* [EXERCISE DETAILS]:
Count how many of the entries below contain the string "thumbnail", matching case exactly, and reply with that number alone.

* [SUPPLIED DATA]:
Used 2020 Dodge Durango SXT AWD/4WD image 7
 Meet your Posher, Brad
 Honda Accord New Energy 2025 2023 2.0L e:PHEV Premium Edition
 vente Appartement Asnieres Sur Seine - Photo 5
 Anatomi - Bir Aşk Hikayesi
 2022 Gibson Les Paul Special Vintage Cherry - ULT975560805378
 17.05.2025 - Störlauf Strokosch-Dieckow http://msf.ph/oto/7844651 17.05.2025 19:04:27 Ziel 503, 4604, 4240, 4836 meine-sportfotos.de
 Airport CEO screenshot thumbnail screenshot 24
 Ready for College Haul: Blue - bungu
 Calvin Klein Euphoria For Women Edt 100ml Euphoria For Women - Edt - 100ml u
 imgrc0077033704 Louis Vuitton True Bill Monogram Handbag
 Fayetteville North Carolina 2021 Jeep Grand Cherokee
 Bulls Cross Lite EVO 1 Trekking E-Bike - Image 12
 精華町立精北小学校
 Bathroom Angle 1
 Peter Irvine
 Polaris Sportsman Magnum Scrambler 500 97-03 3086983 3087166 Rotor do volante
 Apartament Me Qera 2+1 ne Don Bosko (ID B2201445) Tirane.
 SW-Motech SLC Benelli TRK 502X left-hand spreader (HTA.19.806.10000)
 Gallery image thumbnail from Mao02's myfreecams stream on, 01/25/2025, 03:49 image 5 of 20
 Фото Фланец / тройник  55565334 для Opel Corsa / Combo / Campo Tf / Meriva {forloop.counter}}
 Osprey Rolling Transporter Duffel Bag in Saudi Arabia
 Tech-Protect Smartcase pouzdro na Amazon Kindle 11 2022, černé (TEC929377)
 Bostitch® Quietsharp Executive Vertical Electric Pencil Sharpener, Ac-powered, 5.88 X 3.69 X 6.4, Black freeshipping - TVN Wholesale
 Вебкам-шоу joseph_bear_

* [RESULT FOR THIS TASK]:
2